Last month while passing a mosque crowded with people waiting for food supplies, 11-year-old Armand Idrizam was taken aback by the sight and was inspired to help the less fortunate.
Speaking to reporters, Armand said, “People ran out of food. But my family is lucky. We still have food to eat.
“It made me want to do something about it.”
Since his family decided to kickstart their own home-based mini chocolate factory in August of last year, Armand has taken the role as “chief executive officer” of their cocoa-based snacks company called Koko Loko.
With the help of crowdfunding, their mini-factory has evolved from being home-based to operating at a commercial lot.
Koko Loko’s products include peanut butter spread, flavoured cocoa nibs, cocoa granola, dark chocolate (for baking/drinking), chocolate trail mix, brownies and chewy cookies.

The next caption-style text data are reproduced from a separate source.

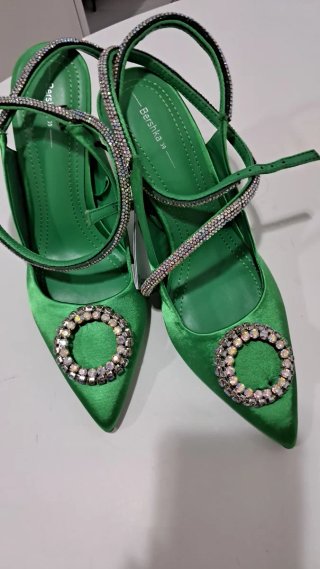 Zapatos Joya Verdes Satinados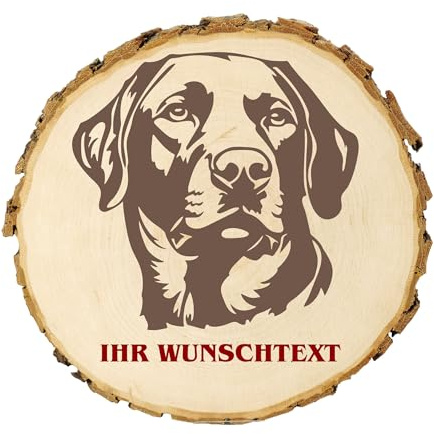 KIWISTAR UG - Baumscheibe 14-16 cm - Labrador Retriever - Hund - personalisiertes Geschenk individuell selbst gestalten - Name - Holzscheibe mit Wunschtext - Naturholz - Geschenk - Türschild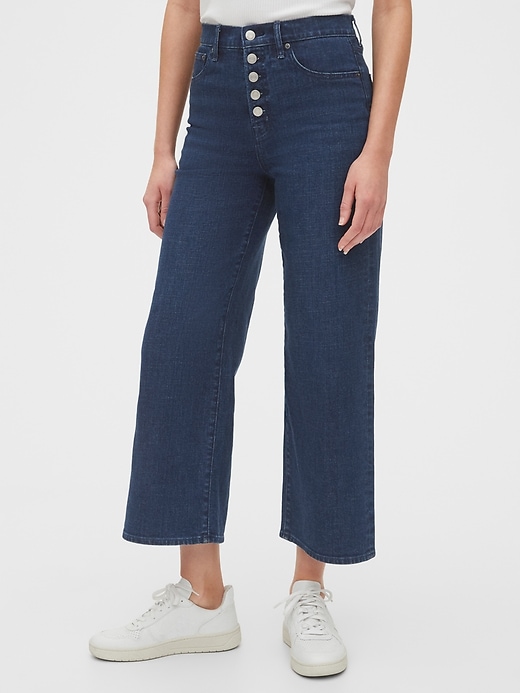 1 of 8 showing, with the color dark indigo of product High Rise Wide-Leg Crop Jeans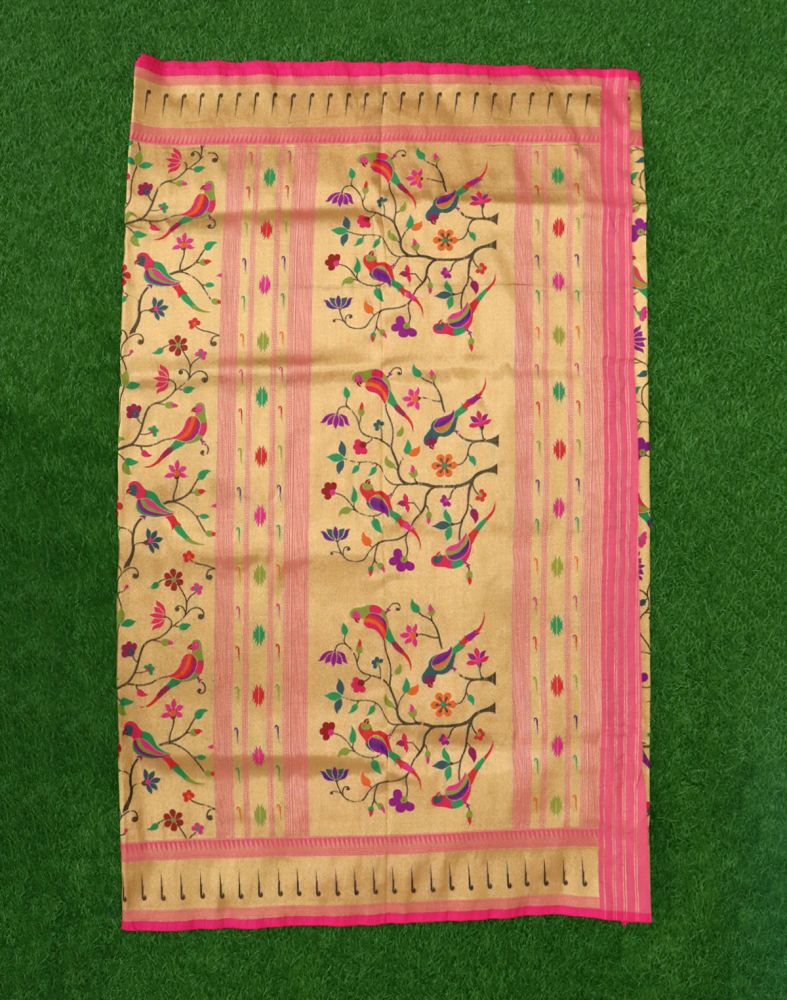 Gold Colour Birds Design Weave Silk Saree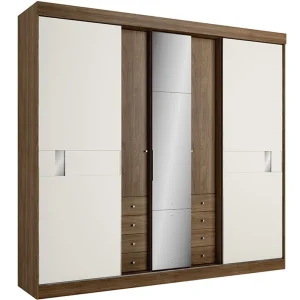 Guarda Roupa / Roupeiro THB 4729 Sognare 5 Portas 8 Gavetas Carvalho/off White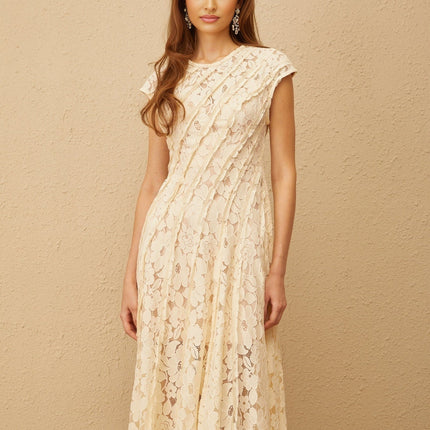 Colomba Neutrals Floral Lace Midi Dress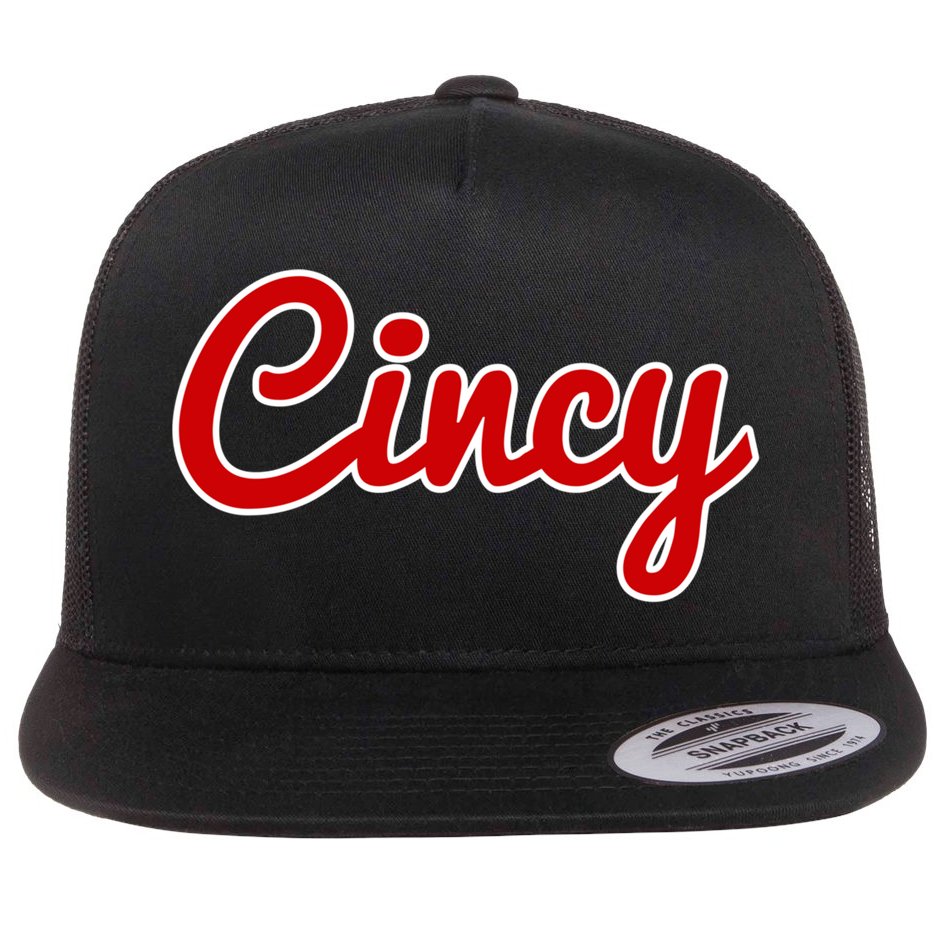Cincinnati Ohio Classic Red Script Cincy City Gift Flat Bill Trucker Hat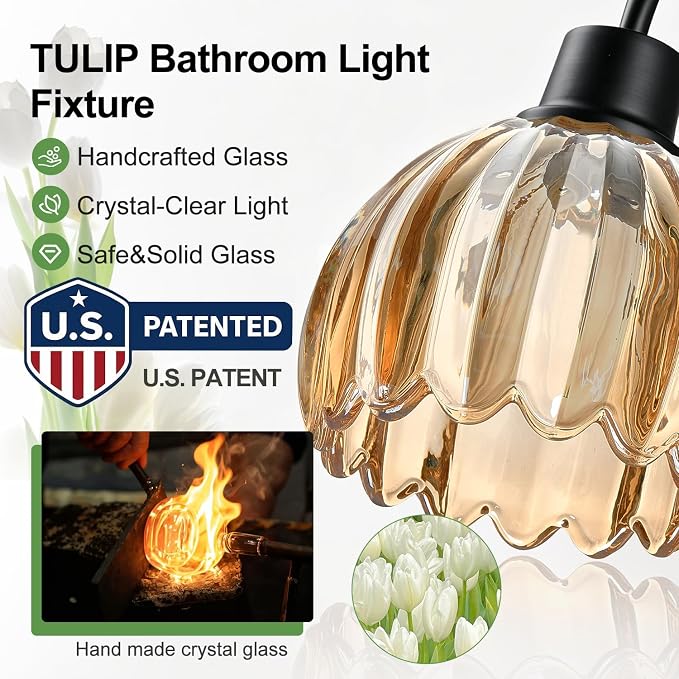 Bathroom Light Fixtures, 3-Light Black Vanity Light with Ribbed Amber Tulip Glass Shades, 20-Inch Bathroom Lighting Over Mirror for Bedroom, Living Room, Hallway (Bulbs Not Included)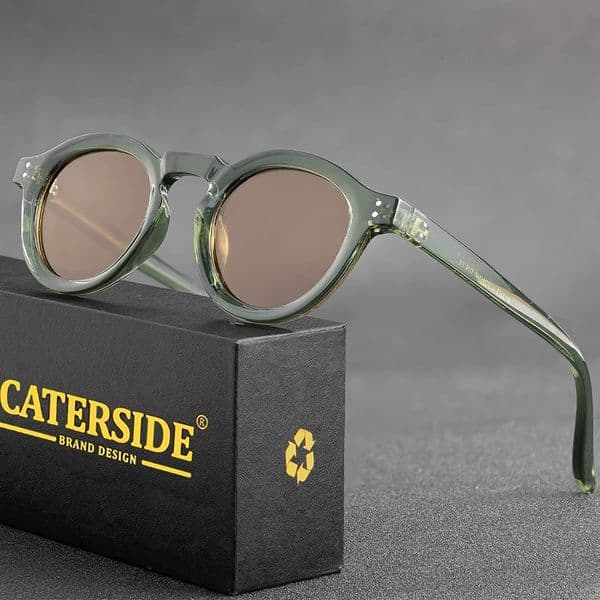 CATERSIDE Round Polarized Sunglasses Men Vintage TR90 Frame High-Quality Sun Glasses for Women Driving Fishing Eyewear UV400 260302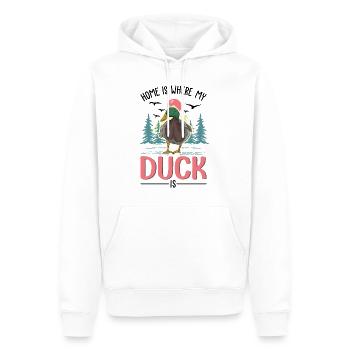 La maison, c’est là où sont mes canards - Sweat à capuche Premium bio Homme - blanc - Devant - Nico (187cm)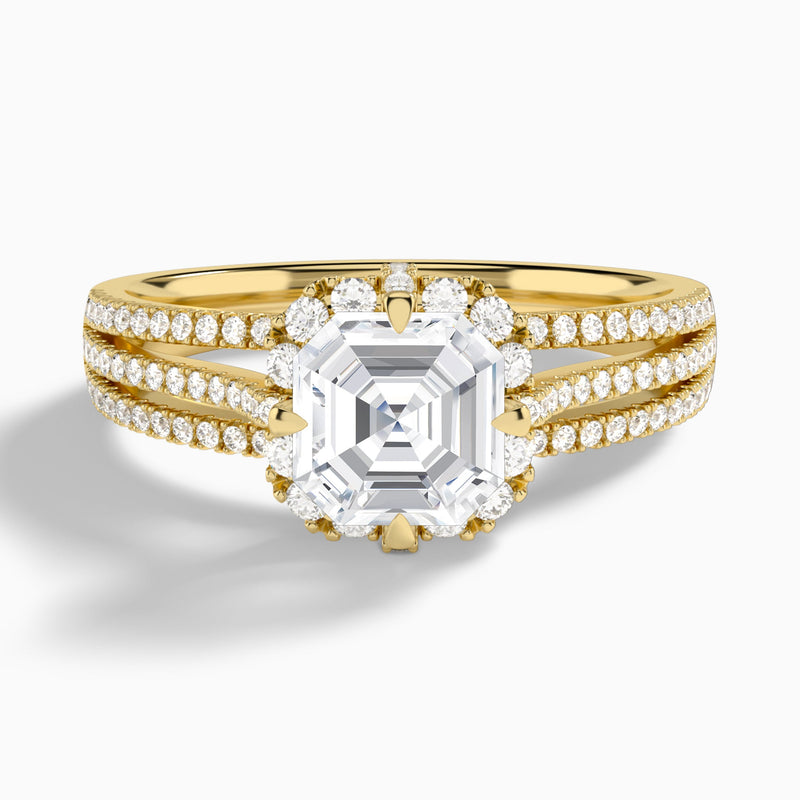 Asscher Split Shank Halo Lab Grown Diamond Engagement Ring In 14K Yellow Gold - Lucenjuri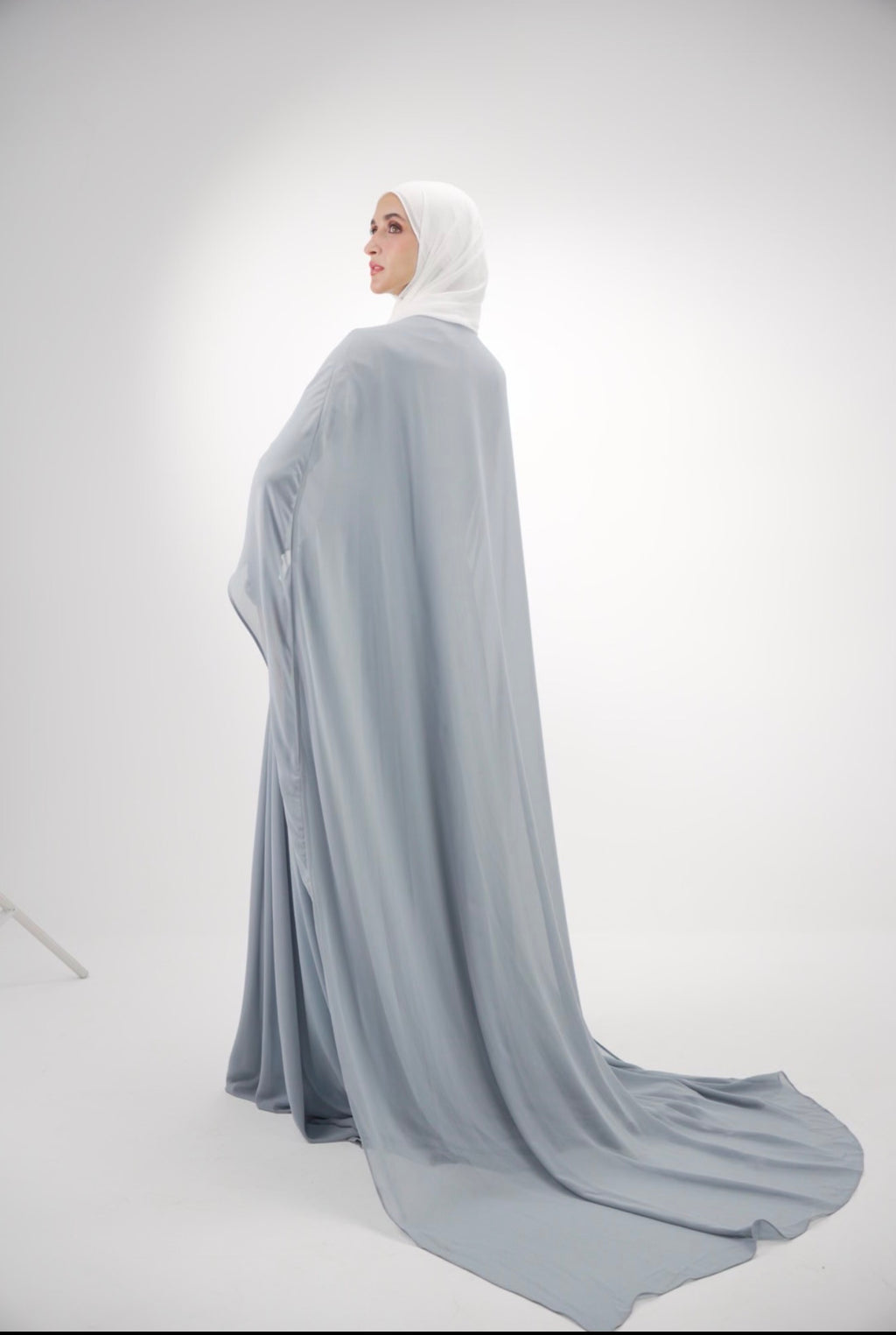 The light Charcoal Ethereal Chiffon Dress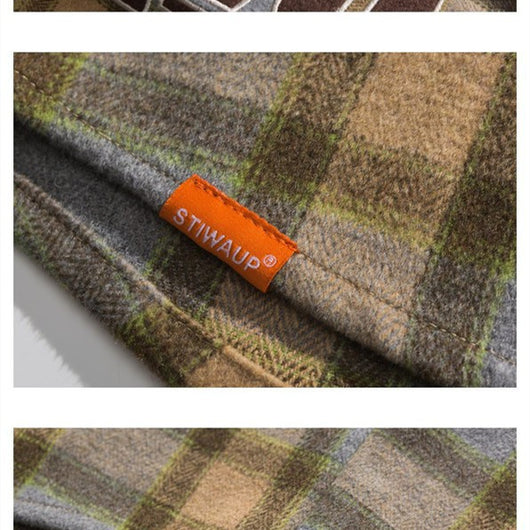 Camisa Abrigo Cuadros con Bordado y Combinación de Colores - Image 14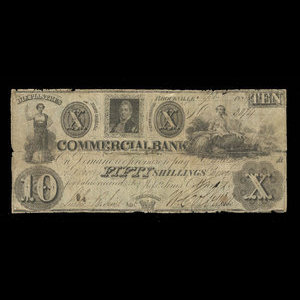 Canada, Commercial Bank (Brockville), 10 dollars : 2 septembre 1834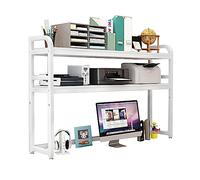 GLJTUO Desktop Bookshelf For Computer Desk - Multipurpose Countertop Hutch Bookshelf, Wrought Iron Multifunction Bedroom Storage Organizer Shelves Rack, The Simple Desk In The Living,D-85X32X92CM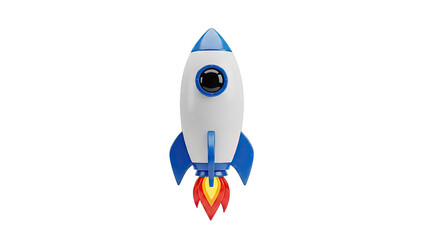 Cartoon Rocket Ship with Blue Fins and Flame
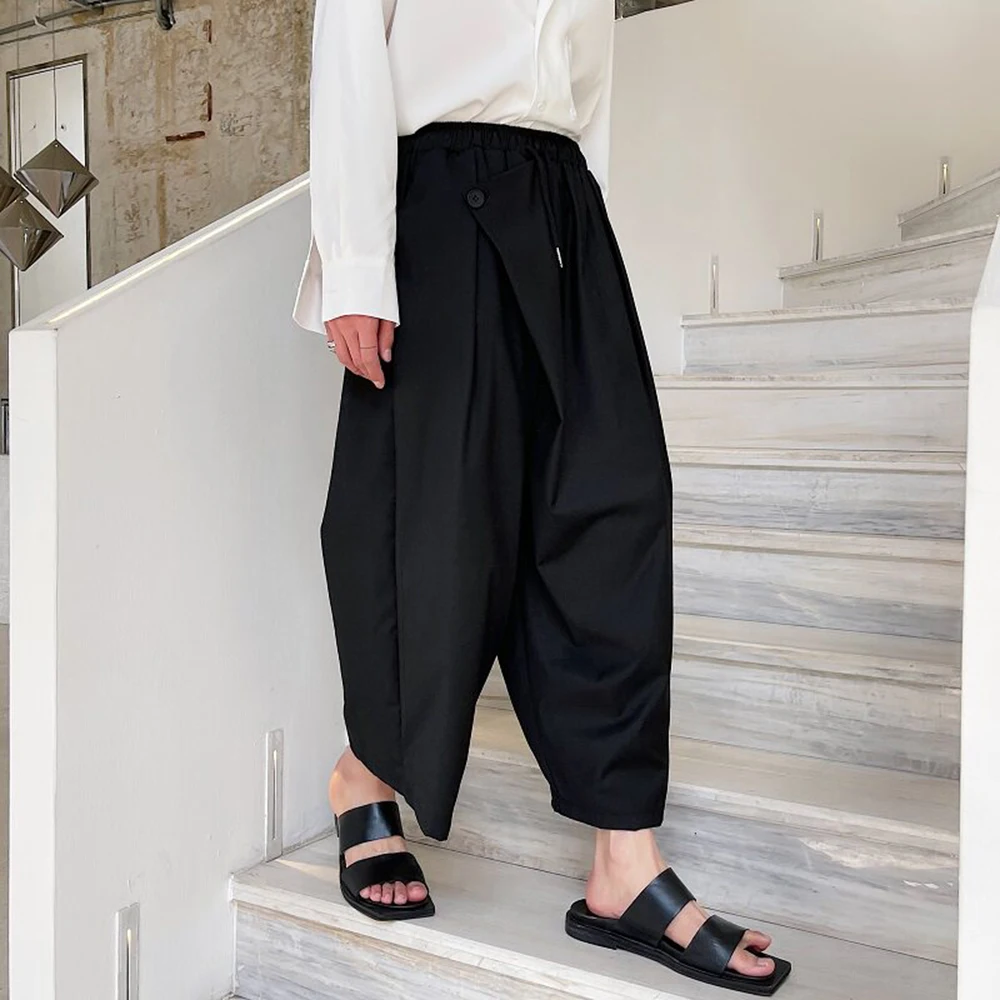 Mens Dark Japanese Irregular Patchwork Harem Pants Streetwear Fashion Youth Trend Niche Designer Casual Pants Men'S Clothing New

With the ever-growing business, Armand said that Koko Loko currently offers the Share and Care Box where 10% of their sale profits will go to the food back at the Kinarut mosque which is located beside the mini factory.
The Share and Care Box is priced at RM220 and includes Koko Loko chocolate delicacies like cocoa rubble and chocolate trail mix which Armand makes himself.
“This is held for the whole month of July in conjunction with World Chocolate Day which fell on July 7,” said the young CEO.
He added that the family has plans to initiate a programme where less fortunate children can trade recyclable plastics to buy the chocolates.
“I would like to be a chocolatier when I grow up. My dream is to have a brand (as popular) as Milo.”
Driven by his passion to help people, Armand plans to do a workshop for children once the Covid-19 situation eases.
Though Koko Loko is still relatively new, Armand’s mother, 41-year-old Nina Othman revealed that her son sold sausages at just six years old with his younger brother Fatheem.
Nina revealed that the idea to start their own chocolate factory started when she was conducting empowerment training programmes in villages .
“My family would normally follow me. That is how we found a Kota Belud village with cocoa trees that were not fully utilised.
“Armand got interested to do something with cocoa after that encounter. We started researching, and the rest is history,” Nina said.